The Daily Agenda for Saturday, November 15

Jim Burroway

November 15th, 2014

TODAY’S AGENDA:
Pride Celebrations This Weekend: Buenos Aires, Argentina; Gotland, Sweden; Rio de Janeiro, Brazil; Tromsø, Norway.

Other Events This Weekend: International Gay Rodeo Convention, Denver, CO; Maspalomas Winter Pride, Maspalomas, Gran Canaria; Mezipatra Queer Film Festival, Prague/Brno, Czech Republic.

TODAY’S AGENDA is brought to you by:

From The Los Angeles Advocate, October 1968, page 13.

Greetings from (almost) Laguna Beach! That’s right. We’re not in Needles, Barstow or Kingman like I thought we might be. We made a last-minute decision to head to San Diego when Mom expressed a desire to go there. But thanks to L.A. traffic and a massive wreck that completely shut down the San Joaquin toll road, we threw in the towel and ended up in a reasonably-priced Best Western in Dana Point. So tomorrow we’ll mess around San Diego before heading west back to Tucson. It’s been a fun trip, but it’ll also be good to be back home.

Frank Kameny (center) marching with members of the Washington Mattachine Society in 1970.

TODAY IN HISTORY:
First Official Meeting of the Washington Mattachine Society: 1961. On this date in history, gay rights pioneer Frank Kameny (see May 21)  and a handful of others held the first official meeting of the Washington Mattachine Society.
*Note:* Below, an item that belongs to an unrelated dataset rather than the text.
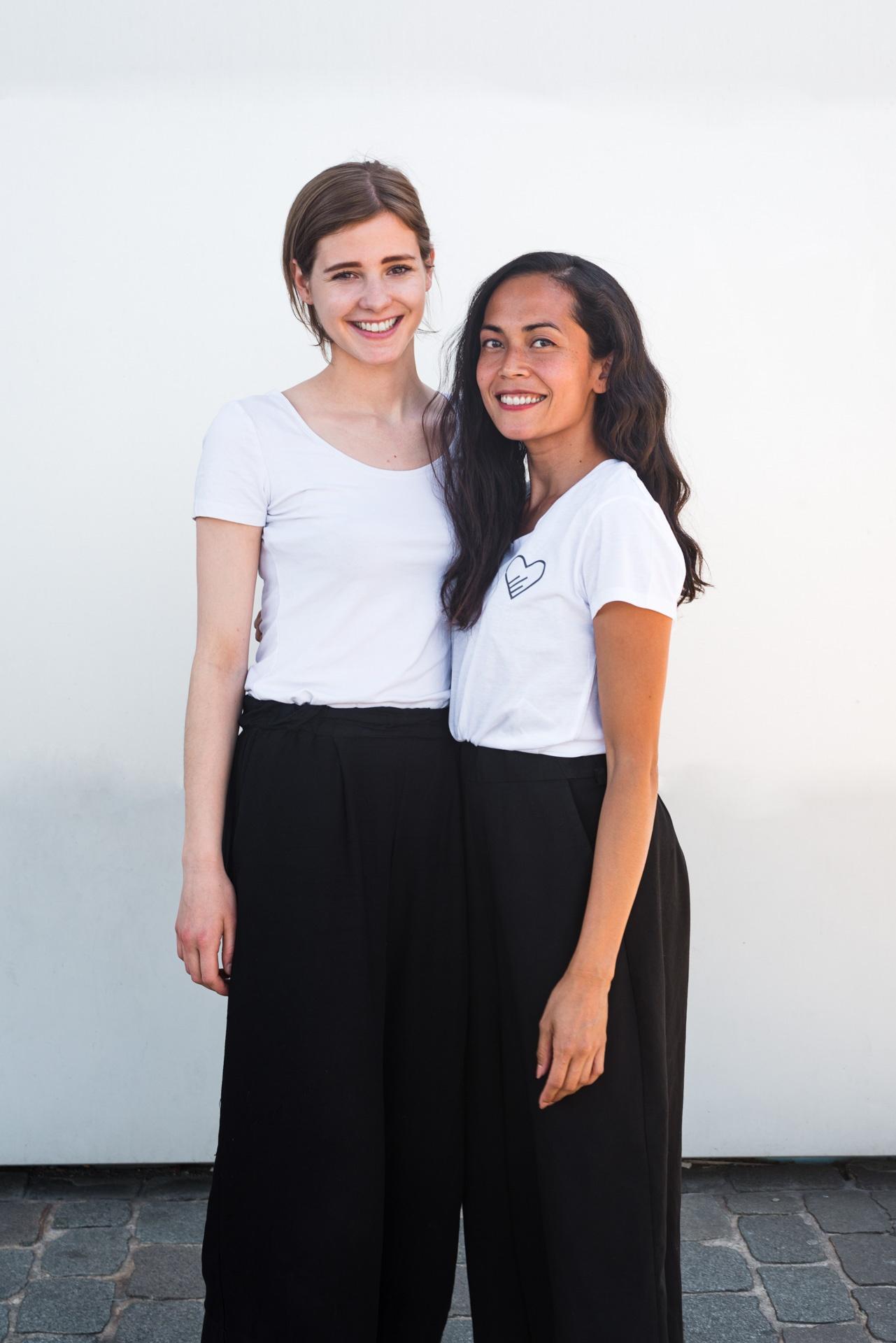 Lea und Tamara Bringsl zusammen über uns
The Washington Mattachines, unlike other Mattachine Societies elsewhere in the country, brought a new, aggressive approach to the fight for gay rights. Frank Kameny later reflected on the society’s founding in an essay he contributed to Eric Marcus’s Making History: The Struggle for Gay and Lesbian Equal Rights : 1945-1990 : An Oral History:

Meanwhile, other things were going on with Mattachine. The national structure of Mattachine collapsed in March of that year. The San Francisco Mattachine had cut loose all the other affiliates and wished them well, urging them to change their names and to keep on working. The Denver group became The Neighbors and disappeared. The New York group retained its name and incorporated as a nose-thumbing gesture to San Francisco. It be came the Mattachine Society, Incorporated, of New York versus the Mattachine Society in San Francisco. It was all very petty.
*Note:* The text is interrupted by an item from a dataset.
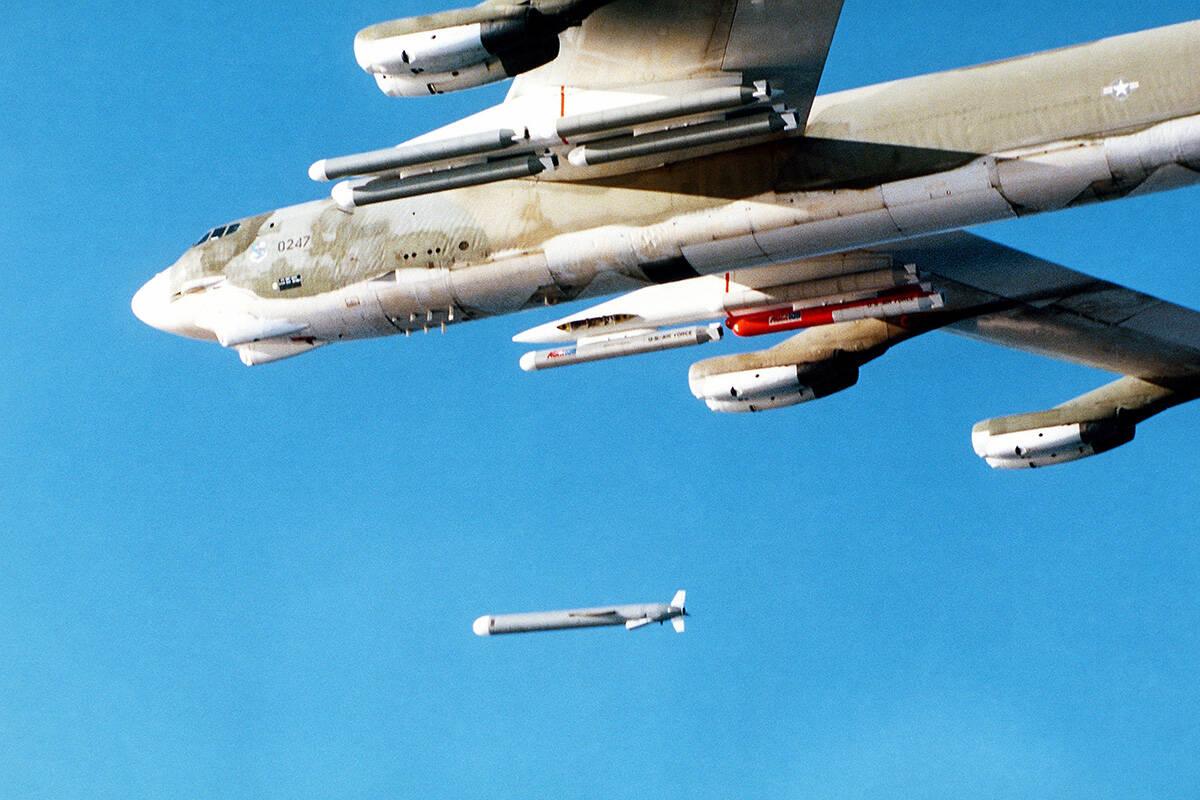 Запуск крилатої ракети Tomahawk повітряного базування з бомбардувальника B-52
…That following November, on November 15, 1961, we had our first official meeting of the Washington Mattachine. I was the organizer and founder. We did all the things that an organization does when it gets going. We took out a back account, got a post-office box, wrote our constitution, elected our officers, set up our meeting structure, and chose a name. I opted against using the Mattachine name, but I was outvoted. I wanted something that was more explicit and expressive, but wouldn’t have used the word gay then. While it was an in-group word, it hadn’t yet gone public.

Kameny, then 36, was joined by 23-year-old Jack Nichols (see Mar 16) and at least three others in the apartment of Earl Aiken, on Harvard Street, N.W. Three months earlier, Kameny had held a preliminary meeting at the Hay Adams Hotel, where he recognized Louis Fouchette, the head of the Perversion Section of the D.C. Police Department’s Morals Division, who thought he had infiltrated the meeting undetected.  Kameny called Fouchette out.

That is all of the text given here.